Home Bias and the Best Time to Diversify

By Charlie Bilello

08 Jul 2021


“Invest in what you know.”

A common piece of advice that’s often taken to heart. Familiarity breeds comfort, and the more comfortable you with an investment, the more likely you are to own it.

Which is another way of saying that our feelings and emotions are the primary drivers of our investment decisions, not data and evidence.

It should come as no surprise, then, to find that “home bias” exists, where investors overwhelmingly favor their country of residence in choosing investments.

Owning Apple, Microsoft, Amazon, and Google (the largest U.S. publicly traded companies) feels less risky to Americans than owning a lesser-known overseas brand.

Which is why if you look at the portfolios of most U.S. investors you’ll find a much higher weighting to U.S. equities than a passive index approach would imply.

Are you home biased? Let’s find out…

If you’re a U.S. investor and you have more than 57% of your equity allocation to U.S. stocks (the current share of U.S. equities as a percentage of global equities), you are indeed making an active, home-biased bet.

And you’re not alone.

Most investors, regardless of where they live and whether they know it or not, are biased in this same way (if not in stocks then in bonds/REITs/etc.). One of the most extreme examples is France, where Pension Funds have an 88% weighting to their home country stocks while French equities make up only 3% of the global equity market.

Data Source: FTSE Russell

While academic studies have shown the benefits of international diversification over the long, long run, investors live in the real world of the short run: their most recent personal experience. And in that world, there will be many times where engaging in home bias actually helps you, as the home country outperforms. When this happens, it only serves to reinforce the natural urge to favor local investments.

The best example of this today is in the United States.

Over the past ten years, U.S. stocks (S&P 500) have gained over 283% versus an 85% gain for International Developed (MSCI EAFE) and a 55% gain for Emerging Markets (MSCI EM). And, U.S. equities achieved this substantial outperformance with lower volatility to boot (13.6% annualized volatility vs. 15.0% for international developed and 17.7% for emerging markets).

Any way you look at it, home bias has helped U.S. investors in recent years. And when home bias helps, it’s extremely difficult to maintain or consider adding to foreign equities.

But here’s the rub. Historically, the best time to diversify into an asset class is actually after a long period of underperformance, not outperformance. Why? Because it is after such periods that assets are more likely to be cheaper and unloved, and buying cheaper assets tends to lead to better long-term outcomes.

Looking a long-term chart of Emerging Markets versus U.S. stocks tells an important story of cyclicality in relative performance. There have been long periods where Emerging Markets have lead and long periods when the U.S. has lead. The most difficult time to add Emerging Market exposure was in the late 1990s, after U.S. stocks outperformed by a wide margin. In retrospect, though, this was the best time, as the subsequent ten years were extremely favorable for Emerging Markets.

Investors are wired to do the exact opposite and often only consider holding foreign equities after they have outperformed for a long period of time (see emerging markets in 1994 or 2010).
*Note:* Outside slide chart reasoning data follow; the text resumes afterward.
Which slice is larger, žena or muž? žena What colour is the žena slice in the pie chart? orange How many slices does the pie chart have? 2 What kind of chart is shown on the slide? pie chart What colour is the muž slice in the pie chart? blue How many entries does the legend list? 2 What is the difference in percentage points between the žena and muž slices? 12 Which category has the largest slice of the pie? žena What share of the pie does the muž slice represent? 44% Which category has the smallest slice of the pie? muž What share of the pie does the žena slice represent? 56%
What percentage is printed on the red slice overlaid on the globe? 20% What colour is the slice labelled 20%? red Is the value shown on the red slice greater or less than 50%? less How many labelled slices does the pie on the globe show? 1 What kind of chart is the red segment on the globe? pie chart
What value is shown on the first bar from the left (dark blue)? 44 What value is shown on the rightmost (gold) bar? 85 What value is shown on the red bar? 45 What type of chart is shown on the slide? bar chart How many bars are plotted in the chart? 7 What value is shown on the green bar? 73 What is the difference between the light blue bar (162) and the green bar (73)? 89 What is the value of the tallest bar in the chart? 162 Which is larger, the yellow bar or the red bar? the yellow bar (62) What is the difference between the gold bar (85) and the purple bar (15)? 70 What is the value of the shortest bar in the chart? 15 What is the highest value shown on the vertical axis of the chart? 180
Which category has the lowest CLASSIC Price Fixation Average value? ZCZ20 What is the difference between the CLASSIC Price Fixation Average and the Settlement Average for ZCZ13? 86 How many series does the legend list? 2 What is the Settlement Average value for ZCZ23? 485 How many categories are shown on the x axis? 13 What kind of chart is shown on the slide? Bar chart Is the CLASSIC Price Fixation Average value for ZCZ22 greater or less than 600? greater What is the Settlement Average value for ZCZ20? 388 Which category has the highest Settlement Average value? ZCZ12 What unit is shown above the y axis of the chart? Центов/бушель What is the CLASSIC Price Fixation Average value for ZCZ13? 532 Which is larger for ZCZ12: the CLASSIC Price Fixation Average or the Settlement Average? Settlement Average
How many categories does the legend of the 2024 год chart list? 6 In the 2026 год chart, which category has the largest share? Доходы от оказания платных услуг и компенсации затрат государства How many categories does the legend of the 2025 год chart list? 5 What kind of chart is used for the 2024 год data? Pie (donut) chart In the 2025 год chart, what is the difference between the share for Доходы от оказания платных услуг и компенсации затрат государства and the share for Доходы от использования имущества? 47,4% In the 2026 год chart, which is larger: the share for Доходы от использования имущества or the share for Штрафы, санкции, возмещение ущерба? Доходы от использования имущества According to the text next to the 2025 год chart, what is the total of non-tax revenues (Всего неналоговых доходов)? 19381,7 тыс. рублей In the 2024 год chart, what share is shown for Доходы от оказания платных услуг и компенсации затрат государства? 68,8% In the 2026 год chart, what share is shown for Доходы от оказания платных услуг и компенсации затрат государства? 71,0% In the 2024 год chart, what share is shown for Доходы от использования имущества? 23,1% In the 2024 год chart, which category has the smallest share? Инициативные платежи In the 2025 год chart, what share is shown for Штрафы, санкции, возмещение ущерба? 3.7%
In chasing past performance, though, they will likely eliminate much of the diversification benefits altogether.

Data via YCharts

The question for U.S. investors today is not whether home bias has helped. It most certainly has. The question is whether it will continue to help going forward. Because no knows the answer to that question (we can’t predict the future), we need to diversify to protect ourselves from the unknown. With different demographics and fundamental drivers, emerging markets
are an asset class that has the potential to look different.

And, if the U.S. doesn’t continue to outperform, holding some assets that look different could prove beneficial.

While that may seem like a low probability outcome today given U.S. dominance in the recent past, we know from history that recent performance in markets tends to be a poor predictor of long-term outcomes.

There is no finer example of this than Japan.

At the end of 1989, Japanese investors were very confident that Japan was the place to be; the Nikkei Index had wildly outperformed the rest of the world, culminating in one of the greatest bubbles in history. Home bias had helped more than ever before.

What would those same investors say today, 32 years later, with a Nikkei Index still 25% below its 1989 peak? That the best time to diversify is when it’s the last thing you want to do.